Now we'll look at how a resident of Ajijic would write his address (all names and numbers are just made up except for the colonia and codigo postal).
c. Madero #451 int. #24
Ajijic Centro C.P. 45920
This says that Joe Gringo lives an apartment house (or condominium) in the colonia el centro de Ajijic, in the municipio of Chapala, and the state of Jalisco. The int. stands for interno – internal, and this is his apartment number (could also be dept. – departmento).
Now let's look at a business address:
Mazatlán Book & Coffee Company
calz. Camarón Sábalo no. 610
centro comercial Galerías loc. No. 11
fracc. El Dorado C.P. 82110
This says that my bookstore is on calzada Camarón Sábalo at number 610. That happens to be a building with a number of offices and/or shops, and mine is local – suite number 11. This address is located in the fraccionamiento – subdivision of El Dorado where the codigo postal is 82110 in the municipio de Mazatlán in the state of Sinaloa.
In Mexico City, this might look like this:
calz. Benito Juárez #610
centro commercial Vasconcelos piso #3 – here piso is the floor of the building where the bookstore is located.
col. Ampliación Las Aguilas C.P. 01759
del. Álvaro Obregón, D.F. (or
Distrito Federal or México, D.F.)
Naturally, if you are giving your mailing address to someone in el otro lado, you would put the country, México as the last line on all of these addresses.
Maybe you wanted to send something to me, in care of, Editorial Mazatlán.

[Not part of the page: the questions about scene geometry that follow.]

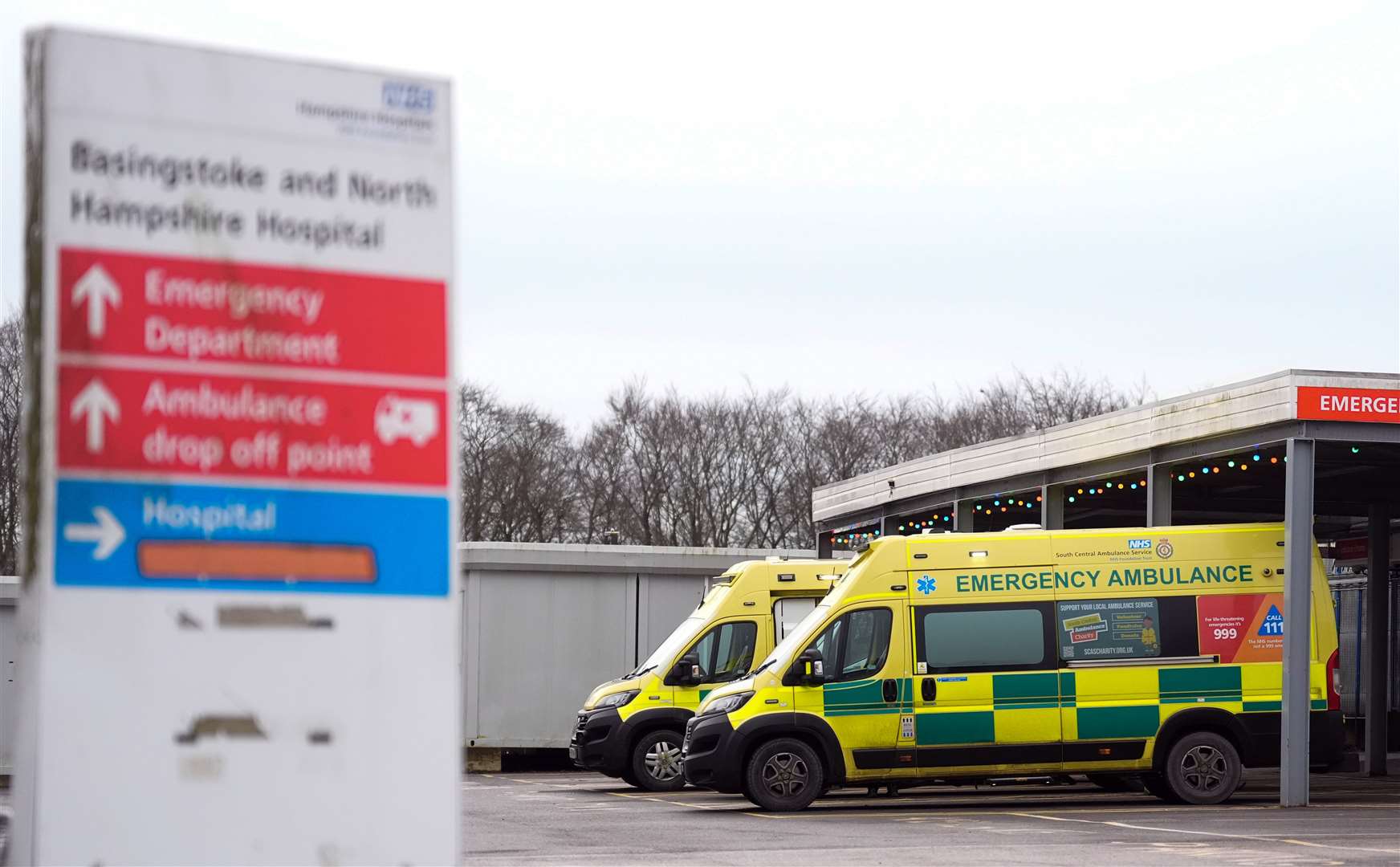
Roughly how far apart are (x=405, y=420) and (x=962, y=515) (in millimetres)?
21319

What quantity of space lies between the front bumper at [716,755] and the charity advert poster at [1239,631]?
187 inches

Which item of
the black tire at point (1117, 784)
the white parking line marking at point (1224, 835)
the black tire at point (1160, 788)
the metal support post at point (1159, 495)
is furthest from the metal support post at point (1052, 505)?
the white parking line marking at point (1224, 835)

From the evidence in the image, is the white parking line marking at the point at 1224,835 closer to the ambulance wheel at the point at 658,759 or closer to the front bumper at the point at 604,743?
the ambulance wheel at the point at 658,759

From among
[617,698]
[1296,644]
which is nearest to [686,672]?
[617,698]

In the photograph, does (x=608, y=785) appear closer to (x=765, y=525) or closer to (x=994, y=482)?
(x=994, y=482)

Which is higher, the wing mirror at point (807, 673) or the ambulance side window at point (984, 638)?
the ambulance side window at point (984, 638)

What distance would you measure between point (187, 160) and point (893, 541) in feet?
46.6

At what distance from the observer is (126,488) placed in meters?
3.76

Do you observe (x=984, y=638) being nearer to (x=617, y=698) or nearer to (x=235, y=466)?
(x=617, y=698)

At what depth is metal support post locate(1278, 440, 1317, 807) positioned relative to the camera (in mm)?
17047

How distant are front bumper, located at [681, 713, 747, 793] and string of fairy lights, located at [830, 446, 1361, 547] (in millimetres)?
3418

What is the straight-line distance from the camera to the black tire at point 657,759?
20.6m

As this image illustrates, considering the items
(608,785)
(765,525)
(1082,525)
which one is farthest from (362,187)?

Then you would write:
a/c Editorial Mazatlán
I really hope this helps some folks who have trouble with getting mail in México. Correos de México has improved immensely over the years I've lived here and is now pretty trustworthy. I never fail to have a letter or package delivered anywhere in México within 10 days or less when I can write the person's address correctly…MEXICAN STYLE.